I was not, in any way, ready for last night’s election results. I was afraid of it but not ready. I was genuinely concerned but not ready. I have followed this election very closely and watched both CNN and Fox News coverage. I have listened to his speeches about Mexicans, “The Wall,” and deporting “illegals.” I remembered the interview where he questioned the qualifications of a judge because, “He’s Mexican.” I watched incredulously when he actually said the phrase “bad hombre” during a presidential debate. But as I saw the electoral map grow more and more red, all I could think…all I could feel is, “Oh my God…look how much they hate us.”
Here’s the thing that scares me though. Costco guy identified himself. He let me know exactly who he was and how much he hated people like me (or in his mind, I guess, loved HIS country). To be honest it is easier to deal with people like that because I know who they are and where they stand. The frightening thing, however, is the reality that I cannot possibly identify who does or does not support those “immigration policies.” The people that scare me are not the Costco guys. They ones that truly scare me are the really nice people who would, with all sincerity, tell me, “He’s not talking about people like you Marisela. He’s talking about illegals. He’s talking about criminals.” These nice people don’t know my history. They don’t know my status. They don’t know my family. They don’t know my community. They see a college-educated, upper-middle-class, light-skinned Latina who drives a BMW and is married to a White guy. Therefore, I am not “one of those people.” What these nice people don’t understand is that I am those people and those people are me.

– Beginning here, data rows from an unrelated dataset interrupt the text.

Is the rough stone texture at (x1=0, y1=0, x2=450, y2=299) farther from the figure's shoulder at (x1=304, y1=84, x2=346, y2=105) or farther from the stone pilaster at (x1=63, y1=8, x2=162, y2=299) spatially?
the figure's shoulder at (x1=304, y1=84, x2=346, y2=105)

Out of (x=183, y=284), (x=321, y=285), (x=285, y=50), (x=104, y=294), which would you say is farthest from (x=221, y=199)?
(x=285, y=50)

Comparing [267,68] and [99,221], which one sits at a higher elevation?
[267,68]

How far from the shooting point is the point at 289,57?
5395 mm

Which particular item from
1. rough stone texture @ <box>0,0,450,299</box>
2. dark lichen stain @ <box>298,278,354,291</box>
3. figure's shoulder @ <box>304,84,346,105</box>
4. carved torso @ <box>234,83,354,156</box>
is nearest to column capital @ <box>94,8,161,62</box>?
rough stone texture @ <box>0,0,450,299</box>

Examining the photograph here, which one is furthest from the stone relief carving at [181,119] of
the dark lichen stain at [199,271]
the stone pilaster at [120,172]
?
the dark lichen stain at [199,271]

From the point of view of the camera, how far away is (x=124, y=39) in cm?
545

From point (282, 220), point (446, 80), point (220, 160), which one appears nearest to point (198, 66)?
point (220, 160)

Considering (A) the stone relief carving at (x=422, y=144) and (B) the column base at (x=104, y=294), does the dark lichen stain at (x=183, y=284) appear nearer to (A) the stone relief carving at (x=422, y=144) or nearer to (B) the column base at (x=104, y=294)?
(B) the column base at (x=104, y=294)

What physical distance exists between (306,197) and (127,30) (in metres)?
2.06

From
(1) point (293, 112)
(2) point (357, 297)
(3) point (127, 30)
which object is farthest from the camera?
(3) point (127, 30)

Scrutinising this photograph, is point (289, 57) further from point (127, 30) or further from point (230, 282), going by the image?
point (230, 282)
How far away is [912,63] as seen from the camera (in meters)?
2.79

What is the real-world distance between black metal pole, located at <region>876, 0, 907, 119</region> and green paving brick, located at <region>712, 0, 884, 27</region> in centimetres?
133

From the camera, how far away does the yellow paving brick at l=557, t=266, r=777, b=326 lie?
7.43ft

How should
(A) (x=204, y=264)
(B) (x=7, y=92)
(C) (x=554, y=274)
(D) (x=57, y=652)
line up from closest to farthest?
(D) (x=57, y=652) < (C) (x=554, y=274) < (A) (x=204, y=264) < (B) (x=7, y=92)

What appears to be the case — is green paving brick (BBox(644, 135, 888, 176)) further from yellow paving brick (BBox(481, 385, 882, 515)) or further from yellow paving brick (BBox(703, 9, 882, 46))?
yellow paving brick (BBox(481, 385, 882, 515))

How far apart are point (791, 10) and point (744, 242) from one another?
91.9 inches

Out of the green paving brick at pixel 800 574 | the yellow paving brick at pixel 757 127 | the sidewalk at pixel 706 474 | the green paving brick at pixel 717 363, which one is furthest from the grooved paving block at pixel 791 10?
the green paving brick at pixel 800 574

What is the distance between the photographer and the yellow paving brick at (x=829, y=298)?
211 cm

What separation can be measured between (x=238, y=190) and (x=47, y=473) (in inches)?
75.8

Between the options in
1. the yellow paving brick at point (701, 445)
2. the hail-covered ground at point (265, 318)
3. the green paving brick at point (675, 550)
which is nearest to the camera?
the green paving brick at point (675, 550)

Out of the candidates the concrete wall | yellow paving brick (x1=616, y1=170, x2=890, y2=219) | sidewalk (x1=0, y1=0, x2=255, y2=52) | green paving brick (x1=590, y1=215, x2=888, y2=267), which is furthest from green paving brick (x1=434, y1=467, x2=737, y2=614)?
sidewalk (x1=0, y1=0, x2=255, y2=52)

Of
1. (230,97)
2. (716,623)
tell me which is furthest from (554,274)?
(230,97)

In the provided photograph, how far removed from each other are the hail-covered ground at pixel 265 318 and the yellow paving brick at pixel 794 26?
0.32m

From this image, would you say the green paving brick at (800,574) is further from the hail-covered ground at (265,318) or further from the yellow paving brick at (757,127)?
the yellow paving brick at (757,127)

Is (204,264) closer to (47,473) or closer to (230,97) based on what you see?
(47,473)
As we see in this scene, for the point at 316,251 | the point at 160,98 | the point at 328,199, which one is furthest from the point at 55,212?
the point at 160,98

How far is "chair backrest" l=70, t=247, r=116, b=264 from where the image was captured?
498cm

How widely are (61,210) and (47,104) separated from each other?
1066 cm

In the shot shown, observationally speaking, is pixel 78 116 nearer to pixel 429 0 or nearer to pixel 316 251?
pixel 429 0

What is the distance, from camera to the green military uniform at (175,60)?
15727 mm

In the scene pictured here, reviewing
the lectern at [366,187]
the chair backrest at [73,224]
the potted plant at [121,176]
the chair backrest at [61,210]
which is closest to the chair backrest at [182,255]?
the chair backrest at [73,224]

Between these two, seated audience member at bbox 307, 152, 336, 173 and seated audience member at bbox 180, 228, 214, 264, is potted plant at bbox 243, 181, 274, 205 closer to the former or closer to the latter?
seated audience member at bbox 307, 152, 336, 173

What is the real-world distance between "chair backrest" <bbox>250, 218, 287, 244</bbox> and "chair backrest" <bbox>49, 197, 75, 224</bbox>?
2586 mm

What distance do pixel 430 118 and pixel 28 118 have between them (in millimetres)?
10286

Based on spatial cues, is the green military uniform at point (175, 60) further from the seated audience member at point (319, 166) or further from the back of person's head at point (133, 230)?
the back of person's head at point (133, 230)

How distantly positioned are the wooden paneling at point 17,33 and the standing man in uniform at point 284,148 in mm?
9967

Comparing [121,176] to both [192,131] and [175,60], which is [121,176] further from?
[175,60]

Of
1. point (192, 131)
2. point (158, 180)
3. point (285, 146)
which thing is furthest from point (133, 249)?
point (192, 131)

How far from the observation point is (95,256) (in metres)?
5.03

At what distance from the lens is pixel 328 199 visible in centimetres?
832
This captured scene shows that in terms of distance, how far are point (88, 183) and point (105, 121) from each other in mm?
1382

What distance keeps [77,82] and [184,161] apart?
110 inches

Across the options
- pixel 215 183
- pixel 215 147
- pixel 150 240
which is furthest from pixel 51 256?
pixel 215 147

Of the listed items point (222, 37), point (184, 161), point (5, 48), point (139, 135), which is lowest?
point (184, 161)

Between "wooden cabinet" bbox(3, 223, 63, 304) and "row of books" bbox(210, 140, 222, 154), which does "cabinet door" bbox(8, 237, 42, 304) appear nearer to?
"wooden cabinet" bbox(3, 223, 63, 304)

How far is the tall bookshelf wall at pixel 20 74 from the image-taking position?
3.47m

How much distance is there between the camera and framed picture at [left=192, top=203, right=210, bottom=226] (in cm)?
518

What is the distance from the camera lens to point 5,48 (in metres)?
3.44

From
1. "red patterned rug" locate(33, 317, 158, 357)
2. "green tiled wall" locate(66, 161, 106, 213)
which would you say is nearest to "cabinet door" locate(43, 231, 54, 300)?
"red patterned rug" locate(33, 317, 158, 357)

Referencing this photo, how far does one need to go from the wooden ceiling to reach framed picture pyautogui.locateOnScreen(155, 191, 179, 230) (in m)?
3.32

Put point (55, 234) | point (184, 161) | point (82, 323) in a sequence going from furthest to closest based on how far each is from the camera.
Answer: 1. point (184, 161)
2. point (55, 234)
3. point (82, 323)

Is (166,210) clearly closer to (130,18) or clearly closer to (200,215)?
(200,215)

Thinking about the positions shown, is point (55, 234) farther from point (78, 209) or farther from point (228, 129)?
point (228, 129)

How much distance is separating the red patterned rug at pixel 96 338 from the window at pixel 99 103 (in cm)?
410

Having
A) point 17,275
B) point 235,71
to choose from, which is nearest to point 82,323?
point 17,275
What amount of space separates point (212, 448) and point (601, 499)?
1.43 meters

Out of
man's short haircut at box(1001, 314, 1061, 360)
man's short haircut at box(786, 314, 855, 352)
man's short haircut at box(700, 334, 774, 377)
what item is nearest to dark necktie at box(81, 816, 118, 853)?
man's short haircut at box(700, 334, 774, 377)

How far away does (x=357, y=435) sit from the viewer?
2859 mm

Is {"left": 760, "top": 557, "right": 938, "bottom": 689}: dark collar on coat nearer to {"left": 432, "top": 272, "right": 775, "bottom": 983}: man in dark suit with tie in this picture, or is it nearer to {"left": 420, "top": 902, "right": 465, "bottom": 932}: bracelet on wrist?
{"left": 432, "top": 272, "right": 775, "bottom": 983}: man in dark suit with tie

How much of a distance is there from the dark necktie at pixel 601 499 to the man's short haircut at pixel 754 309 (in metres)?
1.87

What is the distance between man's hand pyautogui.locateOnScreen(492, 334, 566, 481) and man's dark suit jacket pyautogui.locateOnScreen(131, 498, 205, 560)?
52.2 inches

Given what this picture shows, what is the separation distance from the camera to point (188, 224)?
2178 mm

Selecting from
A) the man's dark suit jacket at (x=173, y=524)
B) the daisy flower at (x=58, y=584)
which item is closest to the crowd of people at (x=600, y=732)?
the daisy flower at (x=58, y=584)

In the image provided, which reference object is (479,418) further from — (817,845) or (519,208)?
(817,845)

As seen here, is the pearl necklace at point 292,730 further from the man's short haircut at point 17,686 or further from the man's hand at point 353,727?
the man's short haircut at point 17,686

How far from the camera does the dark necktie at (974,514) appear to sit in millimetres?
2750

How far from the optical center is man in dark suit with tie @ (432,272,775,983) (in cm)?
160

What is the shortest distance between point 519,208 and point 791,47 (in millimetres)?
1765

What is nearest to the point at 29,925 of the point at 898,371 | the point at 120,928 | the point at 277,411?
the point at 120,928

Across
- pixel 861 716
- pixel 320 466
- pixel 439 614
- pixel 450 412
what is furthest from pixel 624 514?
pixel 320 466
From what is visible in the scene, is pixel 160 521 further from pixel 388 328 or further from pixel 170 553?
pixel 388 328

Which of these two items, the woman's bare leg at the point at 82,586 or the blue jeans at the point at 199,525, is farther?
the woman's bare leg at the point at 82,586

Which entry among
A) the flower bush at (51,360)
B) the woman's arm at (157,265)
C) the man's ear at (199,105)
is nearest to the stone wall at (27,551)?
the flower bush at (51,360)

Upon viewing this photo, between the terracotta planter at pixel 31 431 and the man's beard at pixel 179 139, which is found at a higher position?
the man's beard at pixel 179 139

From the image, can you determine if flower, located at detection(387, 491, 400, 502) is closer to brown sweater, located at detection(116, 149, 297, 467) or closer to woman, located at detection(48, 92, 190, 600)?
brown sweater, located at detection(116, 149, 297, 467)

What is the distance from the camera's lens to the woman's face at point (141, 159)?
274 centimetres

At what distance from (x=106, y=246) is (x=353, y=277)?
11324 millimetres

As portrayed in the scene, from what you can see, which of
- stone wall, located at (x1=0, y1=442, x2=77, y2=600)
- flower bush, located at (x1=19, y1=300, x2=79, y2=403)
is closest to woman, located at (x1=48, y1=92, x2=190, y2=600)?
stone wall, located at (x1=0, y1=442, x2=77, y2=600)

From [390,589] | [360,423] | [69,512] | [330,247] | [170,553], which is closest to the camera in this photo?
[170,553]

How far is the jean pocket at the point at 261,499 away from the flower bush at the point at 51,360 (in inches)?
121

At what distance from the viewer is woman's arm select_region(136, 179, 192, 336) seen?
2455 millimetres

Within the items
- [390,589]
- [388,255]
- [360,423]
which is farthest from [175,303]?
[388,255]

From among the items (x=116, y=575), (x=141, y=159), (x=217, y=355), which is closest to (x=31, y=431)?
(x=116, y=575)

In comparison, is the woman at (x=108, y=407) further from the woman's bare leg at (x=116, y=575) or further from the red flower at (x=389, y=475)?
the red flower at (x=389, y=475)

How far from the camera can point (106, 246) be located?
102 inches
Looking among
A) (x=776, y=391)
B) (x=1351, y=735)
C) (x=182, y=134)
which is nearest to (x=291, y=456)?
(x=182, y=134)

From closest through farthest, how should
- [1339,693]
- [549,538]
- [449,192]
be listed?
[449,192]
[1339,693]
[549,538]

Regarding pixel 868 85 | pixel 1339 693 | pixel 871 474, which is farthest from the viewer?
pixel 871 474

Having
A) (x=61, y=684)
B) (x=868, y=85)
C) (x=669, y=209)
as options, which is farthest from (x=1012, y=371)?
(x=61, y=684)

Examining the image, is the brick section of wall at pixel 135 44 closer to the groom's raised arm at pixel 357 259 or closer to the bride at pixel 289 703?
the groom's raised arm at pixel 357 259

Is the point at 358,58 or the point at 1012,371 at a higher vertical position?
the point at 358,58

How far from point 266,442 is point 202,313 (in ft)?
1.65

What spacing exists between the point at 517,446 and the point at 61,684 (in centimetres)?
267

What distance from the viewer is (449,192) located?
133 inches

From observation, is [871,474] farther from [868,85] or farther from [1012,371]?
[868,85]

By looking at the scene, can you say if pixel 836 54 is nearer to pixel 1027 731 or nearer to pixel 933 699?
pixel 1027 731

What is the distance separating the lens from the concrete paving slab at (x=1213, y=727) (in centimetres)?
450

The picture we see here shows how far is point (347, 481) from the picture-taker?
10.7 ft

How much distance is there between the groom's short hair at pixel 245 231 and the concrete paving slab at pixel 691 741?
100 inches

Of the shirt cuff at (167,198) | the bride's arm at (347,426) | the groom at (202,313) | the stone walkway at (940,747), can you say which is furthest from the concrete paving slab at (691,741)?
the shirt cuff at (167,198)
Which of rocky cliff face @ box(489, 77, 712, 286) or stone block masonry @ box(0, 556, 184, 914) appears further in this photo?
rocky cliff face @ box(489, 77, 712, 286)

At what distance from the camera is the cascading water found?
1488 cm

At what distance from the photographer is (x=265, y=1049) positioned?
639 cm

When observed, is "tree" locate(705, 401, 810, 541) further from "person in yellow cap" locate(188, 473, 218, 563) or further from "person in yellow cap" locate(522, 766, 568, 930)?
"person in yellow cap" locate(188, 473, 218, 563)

I know this election means that “the people” have spoken. I’m just deeply concerned with what they are saying, not just about Latinos but my brothers and sisters who were also in the crosshairs of this campaign including Muslims, members of the LGBT community, refugees, etc… Let me say again that many of these people, I’m sure, are very nice. I know and have met a lot of very NICE Trump supporters. Still…as an old friend once told me, “NICE people are usually the ones that are Not Inclined to Critically Examine.”
I don’t know if that red represents love for Trump or hate for Hillary but, honestly, both scare me.